Dying at Home May Not Be As Peaceful As Promised

Researchers and practitioners underscore the misconception
dying at home

Most Americans believe there’s no place like home to die a peaceful death.

If you ask most Americans, dying at home tops their list of how they prefer to die. There is a societal perception that a “good death” is likened to the comforts of home. Obituaries generally strengthen that notion: “died peacefully at home, surrounded by family.” But experts warn that dying at home is not always the picture-perfect passing often portrayed to us.

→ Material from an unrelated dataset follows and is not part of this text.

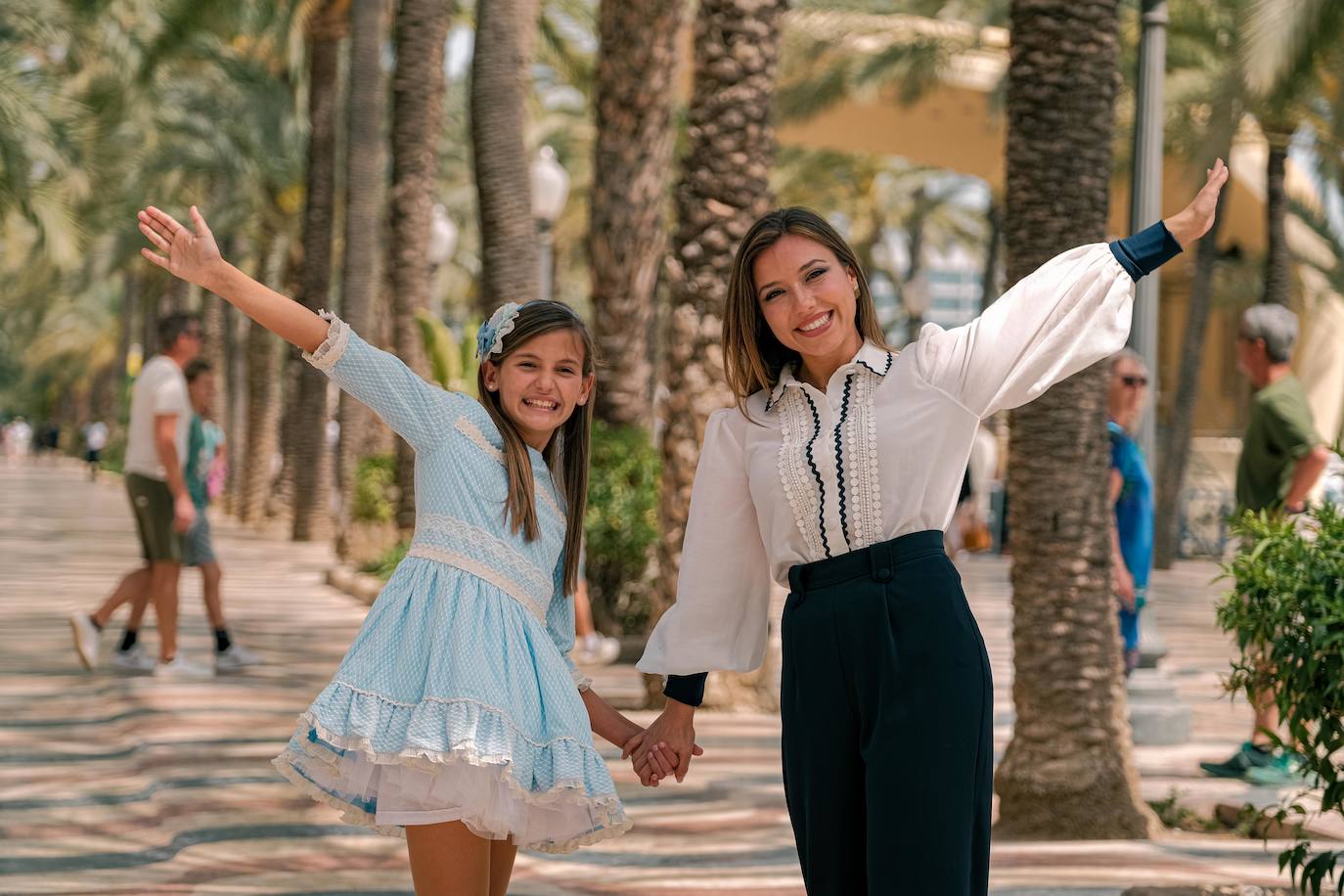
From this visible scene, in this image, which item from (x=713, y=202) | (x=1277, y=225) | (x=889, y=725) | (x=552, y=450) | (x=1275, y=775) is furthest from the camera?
(x=1277, y=225)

Home deaths have increasingly become more commonplace for the first time in decades. Thirty-one percent of Americans died in a home setting in 2017, according to a recent study published in New England Journal of Medicine (NEJM). This is mainly due to increased access to hospice and palliative services. Insurance companies also contribute to that increase. Alternatives to dying at home are more costly and generally require extenuating circumstances to award coverage. As a result, inpatient care can be difficult to secure. A hospital’s desire to keep death rankings low and indirect financial incentives to discharge patients also increase the probability that patients will die at home.

dying at home

“Caregiver burnout” can happen when caregivers try to do more than they are able.

Aside from these influences, Dr. Melissa W. Wachterman, lead author of the NEJM study, says families may feel obligated to provide end-of-life care for a loved one at home. Wachterman commented in an NEJM interview, “There’s a lot of cultural pressure: ‘If you really loved this person, you’d keep them at home.’ We need to acknowledge that there are people whose needs are so great that families cannot manage death at home.”

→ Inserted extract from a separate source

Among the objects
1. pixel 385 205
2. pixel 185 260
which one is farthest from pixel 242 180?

The realities of providing end-of-life care in the home for a loved one can become overwhelming for many people. Although hospice offers an array of support, care-giving burdens like bathing and toileting fall upon family most of the time. Administering medications can also be challenging, especially when pain, anxiety, delirium, shortness of breath or terminal agitation become a problem for some patients. And increased needs as patients decline, including moving, repositioning and incontinence, can cause enormous physical demand for some caregivers. This is particularly true for an elderly spouse, who may be the primary caregiver for their ailing husband or wife.

dying at home

Inpatient hospice staff in hospitals, long-term care facilities, or stand-alone centers can readily address the changing needs of dying patients.

Researchers, like Wachterman, believe that policy changes are warranted to ensure quality end-of-life care for Americans. Reducing insurance barriers for access to in-patient settings could lessen the burden for families. Increased expansion of hospital wings dedicated to hospice care could provide another outlet. Additional measures are also needed for those who still choose to care for a loved one dying at home. Securing financial support for family caregivers, who often cannot work while caring for their loved one, would bolster direct patient care. Increasing insurance coverage for additional home health aide hours could also help to lessen the financial and physical burdens for families.

Any measures to increase access or improve end-of-life care would greatly benefit patients. Families could shift their focus to spend quality time with their loved one versus caregiving or assessing financial means to compensate where insurance coverage falls short. Whether dying at home or elsewhere, quality time should be the one and only priority for families.